* REQUIREMENT
Filter the entries for the word "species". Copy each line that has it.

* Records excerpted from a collection

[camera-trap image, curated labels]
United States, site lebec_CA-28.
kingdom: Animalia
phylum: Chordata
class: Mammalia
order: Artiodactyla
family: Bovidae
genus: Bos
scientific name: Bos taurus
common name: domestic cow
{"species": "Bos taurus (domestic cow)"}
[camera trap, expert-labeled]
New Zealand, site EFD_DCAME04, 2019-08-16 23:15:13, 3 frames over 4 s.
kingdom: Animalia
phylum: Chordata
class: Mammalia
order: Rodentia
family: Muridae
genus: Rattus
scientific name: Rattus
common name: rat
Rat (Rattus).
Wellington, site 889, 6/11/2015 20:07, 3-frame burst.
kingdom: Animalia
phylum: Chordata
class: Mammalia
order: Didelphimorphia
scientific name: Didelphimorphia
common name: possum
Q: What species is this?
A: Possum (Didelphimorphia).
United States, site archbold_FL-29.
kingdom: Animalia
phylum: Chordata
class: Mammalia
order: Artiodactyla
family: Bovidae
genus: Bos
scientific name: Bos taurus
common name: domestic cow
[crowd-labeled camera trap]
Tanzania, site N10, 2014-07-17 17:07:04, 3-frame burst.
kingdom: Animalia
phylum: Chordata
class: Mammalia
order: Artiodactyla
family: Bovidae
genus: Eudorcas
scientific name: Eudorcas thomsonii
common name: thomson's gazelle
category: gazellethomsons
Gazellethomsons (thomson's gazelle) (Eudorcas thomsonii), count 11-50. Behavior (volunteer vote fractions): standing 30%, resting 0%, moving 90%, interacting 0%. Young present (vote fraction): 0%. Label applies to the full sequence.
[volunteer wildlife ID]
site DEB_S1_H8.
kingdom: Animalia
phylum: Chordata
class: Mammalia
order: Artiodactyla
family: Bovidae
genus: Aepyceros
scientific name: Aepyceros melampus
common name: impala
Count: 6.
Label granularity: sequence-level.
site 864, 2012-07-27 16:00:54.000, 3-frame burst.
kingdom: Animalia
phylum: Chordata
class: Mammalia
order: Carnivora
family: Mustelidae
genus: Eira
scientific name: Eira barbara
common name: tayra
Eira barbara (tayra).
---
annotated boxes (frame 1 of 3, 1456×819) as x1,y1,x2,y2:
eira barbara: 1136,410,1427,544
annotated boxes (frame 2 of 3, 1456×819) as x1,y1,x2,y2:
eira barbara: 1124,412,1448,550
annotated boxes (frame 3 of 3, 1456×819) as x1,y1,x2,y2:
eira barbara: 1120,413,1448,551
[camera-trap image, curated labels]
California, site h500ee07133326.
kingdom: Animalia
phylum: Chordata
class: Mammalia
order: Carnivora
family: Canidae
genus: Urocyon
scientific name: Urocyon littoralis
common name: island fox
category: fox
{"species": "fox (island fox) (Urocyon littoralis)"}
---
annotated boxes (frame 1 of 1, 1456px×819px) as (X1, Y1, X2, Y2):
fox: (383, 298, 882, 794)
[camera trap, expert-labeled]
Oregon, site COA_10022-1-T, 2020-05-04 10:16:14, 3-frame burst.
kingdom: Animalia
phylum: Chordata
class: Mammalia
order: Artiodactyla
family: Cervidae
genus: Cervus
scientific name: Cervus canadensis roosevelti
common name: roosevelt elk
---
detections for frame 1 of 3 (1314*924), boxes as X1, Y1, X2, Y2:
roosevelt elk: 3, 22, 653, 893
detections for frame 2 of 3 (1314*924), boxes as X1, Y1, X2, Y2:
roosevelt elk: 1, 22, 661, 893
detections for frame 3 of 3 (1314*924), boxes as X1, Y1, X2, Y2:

* ANSWER FOR THE TASK
{"species": "Bos taurus (domestic cow)"}
Q: What species is this?
{"species": "fox (island fox) (Urocyon littoralis)"}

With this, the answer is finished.